BookEnds
- Formation: 1998
- Founder: Robin and Brandon Keefe
- Type: non-profit organization

= BookEnds =

American non-profit organization

BookEnds is a non-profit organization founded in 1998 in Southern California that helps children collect books and donate them to other children in areas of low literacy.

== History ==
It was founded in 1998 by the mother-and-son team of Robin and Brandon Keefe in Agoura Hills. Brandon, then eight years old and in the third grade, led his school class in a book drive to build a library at a local home for abused children.

BookEnds became a non-profit organization in 2002, and Robin Keefe serves as its president. It "recycles children's books" through student-led book drives and donates them to schools and youth organizations that need them. In addition to its regular book drives, it holds an annual Scrabble challenge. The organization claims to have donated more than 2 million books to 500,000 children.

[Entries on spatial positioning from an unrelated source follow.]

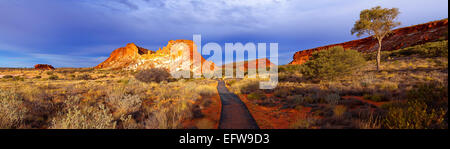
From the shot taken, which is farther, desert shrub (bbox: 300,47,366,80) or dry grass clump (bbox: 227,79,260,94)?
desert shrub (bbox: 300,47,366,80)

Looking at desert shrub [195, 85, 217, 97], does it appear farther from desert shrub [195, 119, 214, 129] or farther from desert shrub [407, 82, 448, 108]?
desert shrub [407, 82, 448, 108]

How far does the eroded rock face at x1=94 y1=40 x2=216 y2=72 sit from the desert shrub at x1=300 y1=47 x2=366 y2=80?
171ft

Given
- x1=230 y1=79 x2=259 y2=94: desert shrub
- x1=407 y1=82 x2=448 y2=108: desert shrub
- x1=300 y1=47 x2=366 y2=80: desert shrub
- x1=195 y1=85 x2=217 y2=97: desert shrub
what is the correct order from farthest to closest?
x1=300 y1=47 x2=366 y2=80: desert shrub
x1=230 y1=79 x2=259 y2=94: desert shrub
x1=195 y1=85 x2=217 y2=97: desert shrub
x1=407 y1=82 x2=448 y2=108: desert shrub

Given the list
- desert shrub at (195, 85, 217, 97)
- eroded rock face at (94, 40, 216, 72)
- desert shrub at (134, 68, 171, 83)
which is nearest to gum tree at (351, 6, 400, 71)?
desert shrub at (195, 85, 217, 97)

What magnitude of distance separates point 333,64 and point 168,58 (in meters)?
66.3

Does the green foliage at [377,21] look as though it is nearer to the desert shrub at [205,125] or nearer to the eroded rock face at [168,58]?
the desert shrub at [205,125]

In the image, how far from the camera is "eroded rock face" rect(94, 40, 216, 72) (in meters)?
67.7

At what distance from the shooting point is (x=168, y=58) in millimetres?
71250

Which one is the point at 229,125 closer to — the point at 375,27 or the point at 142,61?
the point at 375,27
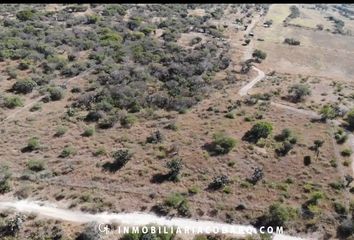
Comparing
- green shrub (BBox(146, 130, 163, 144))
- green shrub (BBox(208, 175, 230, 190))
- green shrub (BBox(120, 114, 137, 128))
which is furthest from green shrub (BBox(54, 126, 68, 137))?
green shrub (BBox(208, 175, 230, 190))

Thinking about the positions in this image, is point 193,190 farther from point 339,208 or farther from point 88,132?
point 88,132

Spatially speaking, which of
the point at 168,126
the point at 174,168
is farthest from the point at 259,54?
the point at 174,168

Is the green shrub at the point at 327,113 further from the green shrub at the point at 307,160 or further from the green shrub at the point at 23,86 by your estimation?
the green shrub at the point at 23,86

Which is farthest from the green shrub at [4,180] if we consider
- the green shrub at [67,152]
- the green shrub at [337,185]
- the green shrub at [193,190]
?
the green shrub at [337,185]

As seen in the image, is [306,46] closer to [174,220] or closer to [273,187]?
[273,187]

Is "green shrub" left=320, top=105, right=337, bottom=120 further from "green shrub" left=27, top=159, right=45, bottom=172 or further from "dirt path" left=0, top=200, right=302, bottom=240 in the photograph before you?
"green shrub" left=27, top=159, right=45, bottom=172
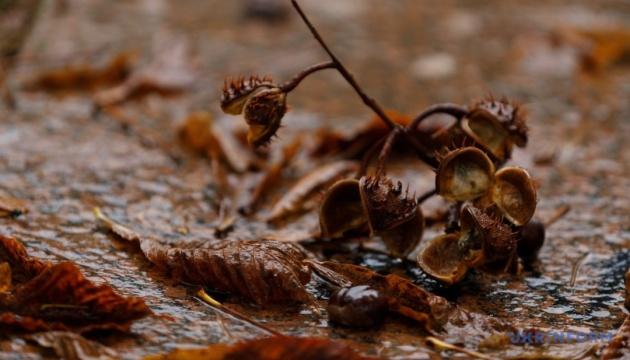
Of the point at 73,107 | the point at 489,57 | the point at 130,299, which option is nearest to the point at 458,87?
the point at 489,57

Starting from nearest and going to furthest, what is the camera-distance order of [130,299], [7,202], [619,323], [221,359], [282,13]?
1. [221,359]
2. [130,299]
3. [619,323]
4. [7,202]
5. [282,13]

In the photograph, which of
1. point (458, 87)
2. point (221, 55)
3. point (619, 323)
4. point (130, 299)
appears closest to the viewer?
point (130, 299)

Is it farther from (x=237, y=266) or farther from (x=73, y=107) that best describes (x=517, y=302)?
(x=73, y=107)

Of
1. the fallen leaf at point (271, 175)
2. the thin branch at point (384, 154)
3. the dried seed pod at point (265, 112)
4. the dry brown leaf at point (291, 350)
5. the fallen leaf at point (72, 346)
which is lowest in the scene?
the fallen leaf at point (72, 346)

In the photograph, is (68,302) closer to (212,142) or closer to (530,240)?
(530,240)

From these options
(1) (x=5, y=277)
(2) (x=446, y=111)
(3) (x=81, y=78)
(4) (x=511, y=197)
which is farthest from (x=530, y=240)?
(3) (x=81, y=78)

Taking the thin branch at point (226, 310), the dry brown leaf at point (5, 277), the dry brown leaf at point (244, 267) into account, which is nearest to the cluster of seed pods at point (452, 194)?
the dry brown leaf at point (244, 267)

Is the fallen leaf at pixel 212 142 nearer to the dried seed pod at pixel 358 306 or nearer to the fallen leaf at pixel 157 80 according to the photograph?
the fallen leaf at pixel 157 80

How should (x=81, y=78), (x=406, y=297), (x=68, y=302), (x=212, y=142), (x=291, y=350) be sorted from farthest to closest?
(x=81, y=78) → (x=212, y=142) → (x=406, y=297) → (x=68, y=302) → (x=291, y=350)
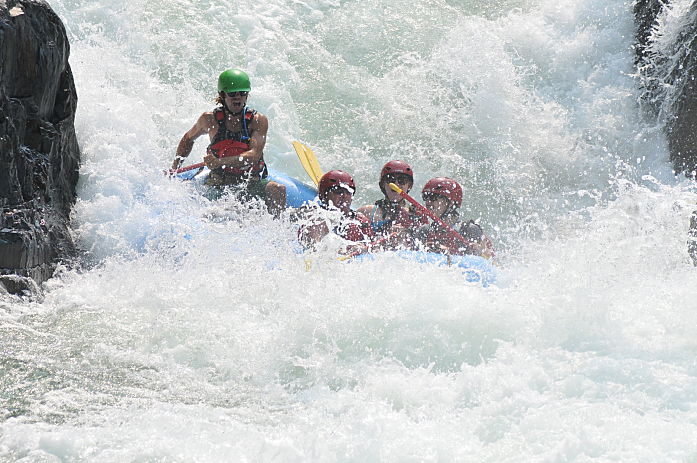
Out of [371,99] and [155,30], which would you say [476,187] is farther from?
[155,30]

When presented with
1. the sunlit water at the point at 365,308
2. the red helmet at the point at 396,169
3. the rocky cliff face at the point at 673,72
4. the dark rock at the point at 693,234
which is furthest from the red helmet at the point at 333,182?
the rocky cliff face at the point at 673,72

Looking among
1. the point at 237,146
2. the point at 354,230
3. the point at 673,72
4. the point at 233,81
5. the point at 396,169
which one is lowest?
the point at 354,230

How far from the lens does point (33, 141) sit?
5.62 metres

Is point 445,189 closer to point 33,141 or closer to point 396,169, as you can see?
point 396,169

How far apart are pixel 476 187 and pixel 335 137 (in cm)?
164

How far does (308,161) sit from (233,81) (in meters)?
1.62

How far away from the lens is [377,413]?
3.77 metres

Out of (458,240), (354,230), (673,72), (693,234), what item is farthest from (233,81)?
(673,72)

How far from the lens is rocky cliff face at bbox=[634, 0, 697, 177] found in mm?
8211

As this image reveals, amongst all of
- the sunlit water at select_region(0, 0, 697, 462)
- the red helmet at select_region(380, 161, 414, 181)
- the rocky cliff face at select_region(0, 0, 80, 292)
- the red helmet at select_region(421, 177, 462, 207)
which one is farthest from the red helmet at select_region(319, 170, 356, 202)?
the rocky cliff face at select_region(0, 0, 80, 292)

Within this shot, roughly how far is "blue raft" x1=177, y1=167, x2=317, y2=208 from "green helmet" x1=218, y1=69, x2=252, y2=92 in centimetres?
72

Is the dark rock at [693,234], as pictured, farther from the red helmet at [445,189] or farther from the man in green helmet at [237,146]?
the man in green helmet at [237,146]

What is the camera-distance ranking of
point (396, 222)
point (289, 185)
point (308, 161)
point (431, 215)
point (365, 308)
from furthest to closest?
point (308, 161) → point (289, 185) → point (396, 222) → point (431, 215) → point (365, 308)

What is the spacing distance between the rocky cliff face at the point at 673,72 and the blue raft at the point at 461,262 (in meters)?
3.27
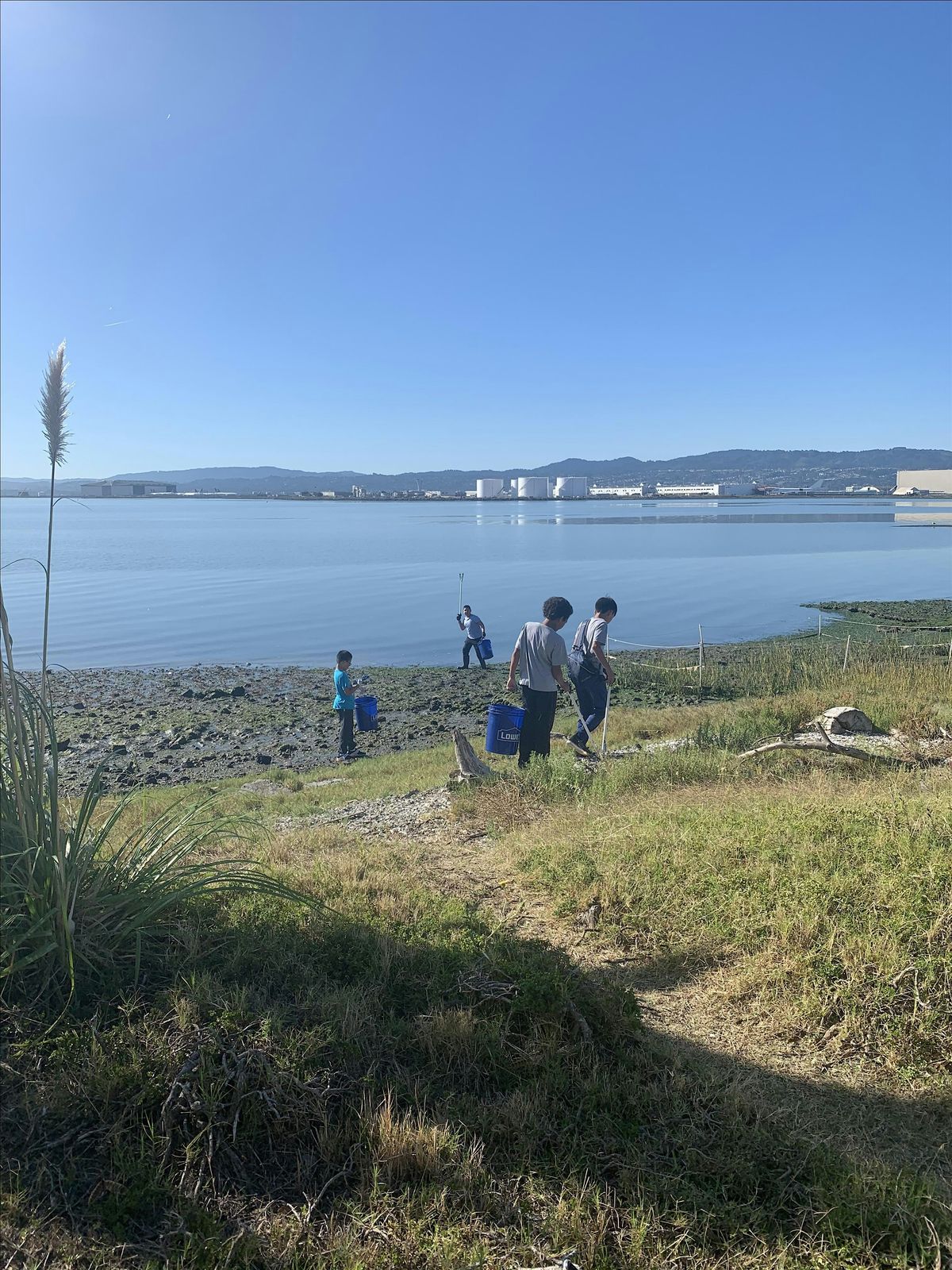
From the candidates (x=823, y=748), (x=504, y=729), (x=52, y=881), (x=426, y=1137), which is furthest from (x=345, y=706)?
(x=426, y=1137)

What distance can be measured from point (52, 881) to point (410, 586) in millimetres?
46291

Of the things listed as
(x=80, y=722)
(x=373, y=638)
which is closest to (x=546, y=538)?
(x=373, y=638)

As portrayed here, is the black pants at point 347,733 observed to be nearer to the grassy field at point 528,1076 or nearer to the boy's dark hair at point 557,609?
the boy's dark hair at point 557,609

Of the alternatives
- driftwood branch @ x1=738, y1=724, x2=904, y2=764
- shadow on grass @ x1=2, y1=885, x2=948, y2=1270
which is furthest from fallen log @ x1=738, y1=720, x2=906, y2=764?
shadow on grass @ x1=2, y1=885, x2=948, y2=1270

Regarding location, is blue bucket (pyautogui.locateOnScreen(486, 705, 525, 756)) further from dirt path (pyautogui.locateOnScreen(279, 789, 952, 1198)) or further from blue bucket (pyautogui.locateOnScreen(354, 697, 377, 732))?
blue bucket (pyautogui.locateOnScreen(354, 697, 377, 732))

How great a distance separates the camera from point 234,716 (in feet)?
70.3

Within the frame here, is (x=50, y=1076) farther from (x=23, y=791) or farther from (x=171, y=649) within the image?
(x=171, y=649)

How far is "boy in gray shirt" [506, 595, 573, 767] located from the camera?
31.7 feet

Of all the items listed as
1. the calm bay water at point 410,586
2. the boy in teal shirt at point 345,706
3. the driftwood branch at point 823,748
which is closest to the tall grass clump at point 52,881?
the driftwood branch at point 823,748

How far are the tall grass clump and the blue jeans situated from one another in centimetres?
709

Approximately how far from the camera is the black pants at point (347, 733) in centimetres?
1635

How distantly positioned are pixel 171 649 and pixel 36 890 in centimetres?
2861

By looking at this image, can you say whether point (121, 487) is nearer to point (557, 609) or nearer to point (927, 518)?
point (927, 518)

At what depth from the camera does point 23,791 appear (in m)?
3.84
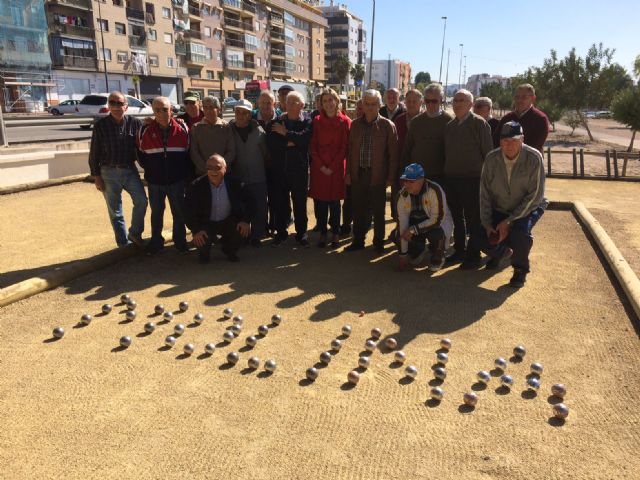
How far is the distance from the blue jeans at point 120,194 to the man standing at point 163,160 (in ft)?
0.52

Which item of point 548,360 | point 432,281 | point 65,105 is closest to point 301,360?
point 548,360

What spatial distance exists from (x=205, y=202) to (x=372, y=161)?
2.27 m

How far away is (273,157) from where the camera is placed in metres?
7.30

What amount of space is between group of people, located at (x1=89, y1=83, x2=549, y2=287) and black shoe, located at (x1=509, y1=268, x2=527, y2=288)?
0.04ft

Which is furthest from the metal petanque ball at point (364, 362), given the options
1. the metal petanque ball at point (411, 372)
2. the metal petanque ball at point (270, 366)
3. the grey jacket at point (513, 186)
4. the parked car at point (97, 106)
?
the parked car at point (97, 106)

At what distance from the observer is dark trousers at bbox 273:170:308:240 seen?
7.31 m

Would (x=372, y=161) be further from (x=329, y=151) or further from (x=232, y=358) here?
(x=232, y=358)

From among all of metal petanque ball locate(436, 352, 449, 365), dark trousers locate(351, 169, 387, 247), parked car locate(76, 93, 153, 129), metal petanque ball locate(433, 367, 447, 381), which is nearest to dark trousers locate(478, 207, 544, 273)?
dark trousers locate(351, 169, 387, 247)


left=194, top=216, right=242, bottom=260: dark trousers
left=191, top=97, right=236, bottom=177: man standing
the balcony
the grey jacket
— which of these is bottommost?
left=194, top=216, right=242, bottom=260: dark trousers

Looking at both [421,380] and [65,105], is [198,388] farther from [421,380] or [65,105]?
[65,105]

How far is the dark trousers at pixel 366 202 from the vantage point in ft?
22.7

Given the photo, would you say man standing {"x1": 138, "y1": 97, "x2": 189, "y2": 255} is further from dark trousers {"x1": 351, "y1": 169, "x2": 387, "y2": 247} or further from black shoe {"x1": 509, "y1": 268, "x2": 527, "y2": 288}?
black shoe {"x1": 509, "y1": 268, "x2": 527, "y2": 288}

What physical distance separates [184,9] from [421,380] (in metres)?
61.1

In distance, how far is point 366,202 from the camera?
7.08 m
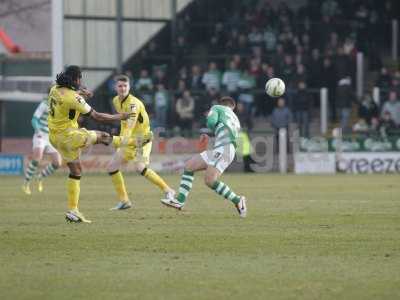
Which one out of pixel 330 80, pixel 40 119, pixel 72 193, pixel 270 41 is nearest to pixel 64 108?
pixel 72 193

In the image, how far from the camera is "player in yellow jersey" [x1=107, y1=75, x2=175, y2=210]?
17.6 metres

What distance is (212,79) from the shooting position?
34.0 meters

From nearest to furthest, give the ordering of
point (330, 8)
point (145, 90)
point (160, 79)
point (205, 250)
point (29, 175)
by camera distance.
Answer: point (205, 250) < point (29, 175) < point (145, 90) < point (160, 79) < point (330, 8)

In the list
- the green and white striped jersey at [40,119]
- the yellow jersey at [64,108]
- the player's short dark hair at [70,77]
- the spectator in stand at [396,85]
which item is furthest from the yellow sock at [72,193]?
the spectator in stand at [396,85]

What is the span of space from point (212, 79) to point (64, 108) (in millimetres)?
18617

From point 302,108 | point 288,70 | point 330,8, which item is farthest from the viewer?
point 330,8

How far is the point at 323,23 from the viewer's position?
36.9 meters

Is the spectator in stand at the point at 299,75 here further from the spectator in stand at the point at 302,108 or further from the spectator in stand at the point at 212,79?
the spectator in stand at the point at 212,79

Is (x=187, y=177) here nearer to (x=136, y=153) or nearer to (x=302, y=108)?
(x=136, y=153)

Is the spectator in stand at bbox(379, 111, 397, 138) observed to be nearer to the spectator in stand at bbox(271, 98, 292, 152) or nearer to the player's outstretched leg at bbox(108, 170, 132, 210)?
the spectator in stand at bbox(271, 98, 292, 152)

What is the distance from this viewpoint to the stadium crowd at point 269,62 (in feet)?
110

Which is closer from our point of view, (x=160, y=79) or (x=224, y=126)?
(x=224, y=126)

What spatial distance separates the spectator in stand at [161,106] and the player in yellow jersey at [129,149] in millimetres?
15668

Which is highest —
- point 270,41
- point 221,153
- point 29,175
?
point 270,41
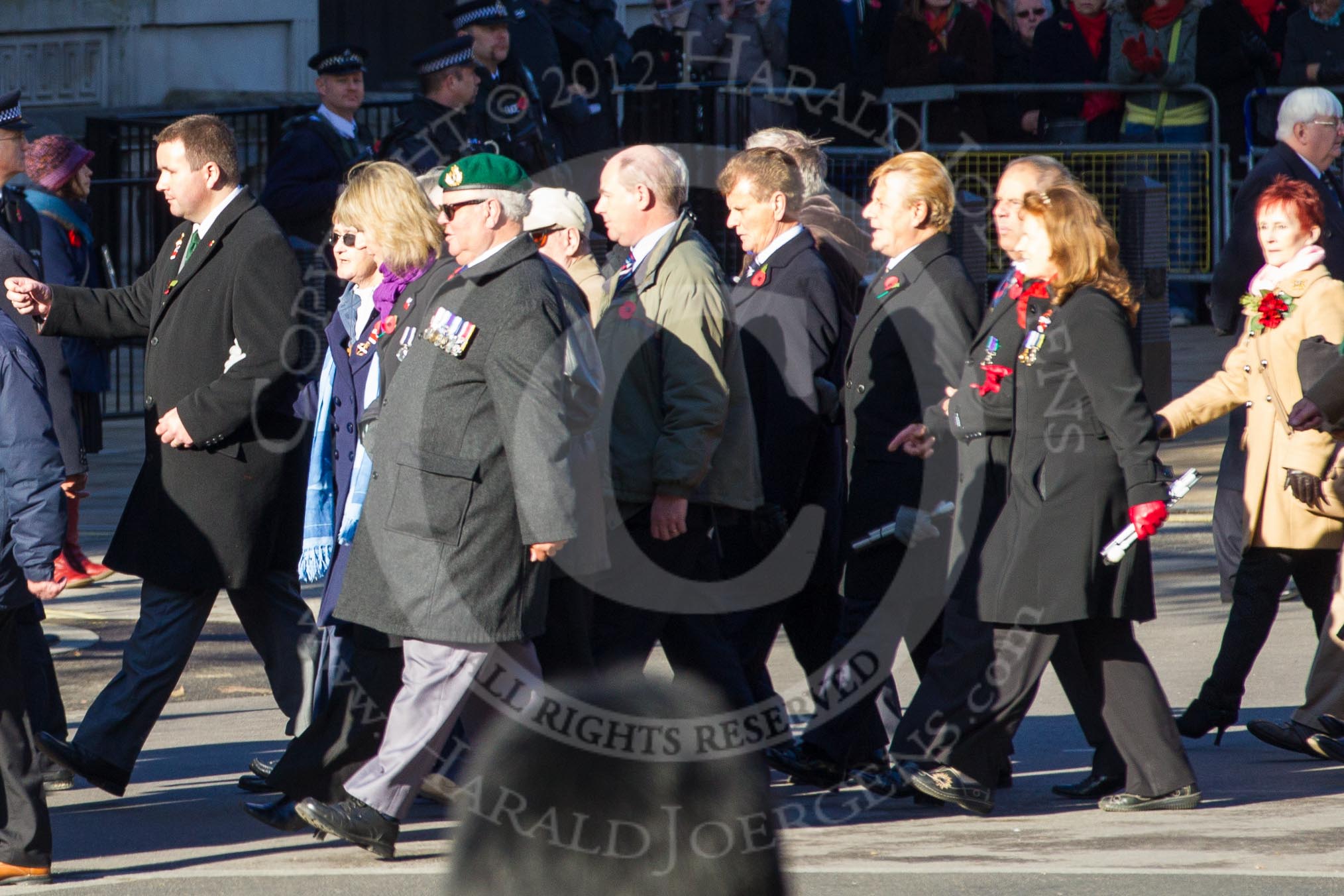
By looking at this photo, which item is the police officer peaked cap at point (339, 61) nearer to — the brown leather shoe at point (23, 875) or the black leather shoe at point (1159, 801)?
the brown leather shoe at point (23, 875)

As of April 2024, there is no online reference to BookEnds dated after 2014, suggesting that it may now be defunct - or have been merged with another body or changed its name.

== Recognition ==
BookEnds received Freeman, Freeman & Smiley Foundation Visions in Philanthropy Award in 2000 and the President's Volunteer Service Award from President George Bush in 2004. Brandon and BookEnds were featured in the 2006 book Passionaries.